WHAT NEEDS TO BE DONE => Give only the records from the line with "8% What kind" up to and including the line with "What is the difference between the values for Propane", substituting "Switch careers" for "Change careers" and leaving everything else unchanged.

DATA TO EXAMINE =>
---------------
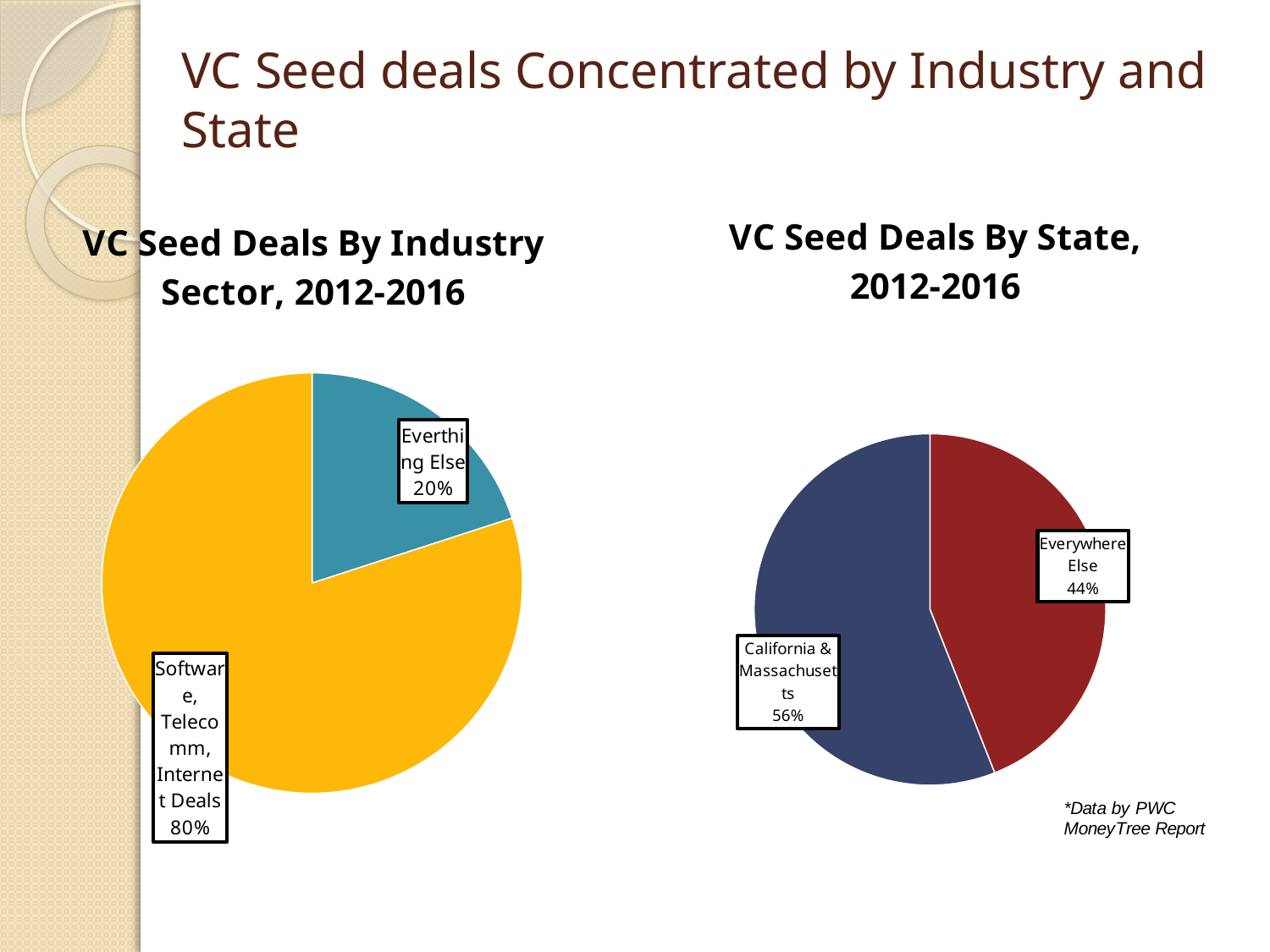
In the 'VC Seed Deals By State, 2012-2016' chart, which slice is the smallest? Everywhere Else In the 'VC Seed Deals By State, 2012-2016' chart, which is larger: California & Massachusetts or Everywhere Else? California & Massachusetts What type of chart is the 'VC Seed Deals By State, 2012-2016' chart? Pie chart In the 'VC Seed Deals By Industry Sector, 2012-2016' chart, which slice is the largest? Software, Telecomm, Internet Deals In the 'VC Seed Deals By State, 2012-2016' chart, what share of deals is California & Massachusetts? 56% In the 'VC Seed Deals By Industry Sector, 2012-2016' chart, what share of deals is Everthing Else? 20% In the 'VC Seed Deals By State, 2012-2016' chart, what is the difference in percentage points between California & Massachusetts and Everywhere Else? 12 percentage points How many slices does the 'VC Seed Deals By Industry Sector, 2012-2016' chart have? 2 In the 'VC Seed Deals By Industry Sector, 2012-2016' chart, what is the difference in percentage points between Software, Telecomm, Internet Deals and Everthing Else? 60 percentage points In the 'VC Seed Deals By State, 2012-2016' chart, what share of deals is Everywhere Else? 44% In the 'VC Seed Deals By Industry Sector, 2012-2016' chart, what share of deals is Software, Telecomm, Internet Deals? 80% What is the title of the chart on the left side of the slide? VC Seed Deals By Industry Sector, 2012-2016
---------------
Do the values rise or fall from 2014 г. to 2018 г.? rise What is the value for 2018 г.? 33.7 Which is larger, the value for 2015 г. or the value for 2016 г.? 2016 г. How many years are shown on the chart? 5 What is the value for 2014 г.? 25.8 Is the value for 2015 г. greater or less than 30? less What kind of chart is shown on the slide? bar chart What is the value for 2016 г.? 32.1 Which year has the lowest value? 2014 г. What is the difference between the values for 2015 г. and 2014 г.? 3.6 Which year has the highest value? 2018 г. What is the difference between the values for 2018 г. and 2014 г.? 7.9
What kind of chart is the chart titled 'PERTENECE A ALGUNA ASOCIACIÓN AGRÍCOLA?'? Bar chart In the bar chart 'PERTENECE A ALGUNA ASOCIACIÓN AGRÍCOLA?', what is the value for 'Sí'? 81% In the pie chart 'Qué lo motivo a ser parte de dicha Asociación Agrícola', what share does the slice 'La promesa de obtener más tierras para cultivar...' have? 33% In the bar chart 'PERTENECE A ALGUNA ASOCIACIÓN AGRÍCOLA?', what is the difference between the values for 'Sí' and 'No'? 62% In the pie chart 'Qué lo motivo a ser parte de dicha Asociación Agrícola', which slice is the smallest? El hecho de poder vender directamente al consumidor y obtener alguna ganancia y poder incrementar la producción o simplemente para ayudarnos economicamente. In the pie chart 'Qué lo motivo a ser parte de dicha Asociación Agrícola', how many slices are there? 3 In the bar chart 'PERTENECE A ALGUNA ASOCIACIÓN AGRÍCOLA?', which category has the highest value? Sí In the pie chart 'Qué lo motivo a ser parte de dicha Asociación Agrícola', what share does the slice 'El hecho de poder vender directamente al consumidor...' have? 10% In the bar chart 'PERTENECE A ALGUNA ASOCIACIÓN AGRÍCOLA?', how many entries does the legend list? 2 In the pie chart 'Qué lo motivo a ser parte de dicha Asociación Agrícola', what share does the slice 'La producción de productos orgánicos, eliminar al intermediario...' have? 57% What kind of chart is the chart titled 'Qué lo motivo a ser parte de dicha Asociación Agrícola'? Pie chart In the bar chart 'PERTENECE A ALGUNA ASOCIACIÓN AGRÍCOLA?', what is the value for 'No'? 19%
---------------
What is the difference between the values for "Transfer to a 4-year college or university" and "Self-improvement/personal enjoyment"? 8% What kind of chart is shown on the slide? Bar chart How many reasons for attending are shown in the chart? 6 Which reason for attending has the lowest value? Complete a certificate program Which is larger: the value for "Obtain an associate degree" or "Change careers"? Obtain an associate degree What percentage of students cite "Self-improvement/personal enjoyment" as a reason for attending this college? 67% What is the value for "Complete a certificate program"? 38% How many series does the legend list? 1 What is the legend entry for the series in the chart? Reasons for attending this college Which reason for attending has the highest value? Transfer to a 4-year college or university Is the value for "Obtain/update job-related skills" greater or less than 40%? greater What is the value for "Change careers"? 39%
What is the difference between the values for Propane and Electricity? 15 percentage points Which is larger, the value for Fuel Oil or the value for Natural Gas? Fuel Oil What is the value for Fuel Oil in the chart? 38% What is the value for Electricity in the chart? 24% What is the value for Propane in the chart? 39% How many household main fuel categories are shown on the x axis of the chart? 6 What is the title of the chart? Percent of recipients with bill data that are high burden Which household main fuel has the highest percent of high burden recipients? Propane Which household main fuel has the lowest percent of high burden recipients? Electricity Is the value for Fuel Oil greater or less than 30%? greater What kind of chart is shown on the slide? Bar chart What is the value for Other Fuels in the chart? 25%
---------------
RESPONSE =>
What is the difference between the values for "Transfer to a 4-year college or university" and "Self-improvement/personal enjoyment"? 8% What kind of chart is shown on the slide? Bar chart How many reasons for attending are shown in the chart? 6 Which reason for attending has the lowest value? Complete a certificate program Which is larger: the value for "Obtain an associate degree" or "Switch careers"? Obtain an associate degree What percentage of students cite "Self-improvement/personal enjoyment" as a reason for attending this college? 67% What is the value for "Complete a certificate program"? 38% How many series does the legend list? 1 What is the legend entry for the series in the chart? Reasons for attending this college Which reason for attending has the highest value? Transfer to a 4-year college or university Is the value for "Obtain/update job-related skills" greater or less than 40%? greater What is the value for "Switch careers"? 39%
What is the difference between the values for Propane and Electricity? 15 percentage points Which is larger, the value for Fuel Oil or the value for Natural Gas? Fuel Oil What is the value for Fuel Oil in the chart? 38% What is the value for Electricity in the chart? 24% What is the value for Propane in the chart? 39% How many household main fuel categories are shown on the x axis of the chart? 6 What is the title of the chart? Percent of recipients with bill data that are high burden Which household main fuel has the highest percent of high burden recipients? Propane Which household main fuel has the lowest percent of high burden recipients? Electricity Is the value for Fuel Oil greater or less than 30%? greater What kind of chart is shown on the slide? Bar chart What is the value for Other Fuels in the chart? 25%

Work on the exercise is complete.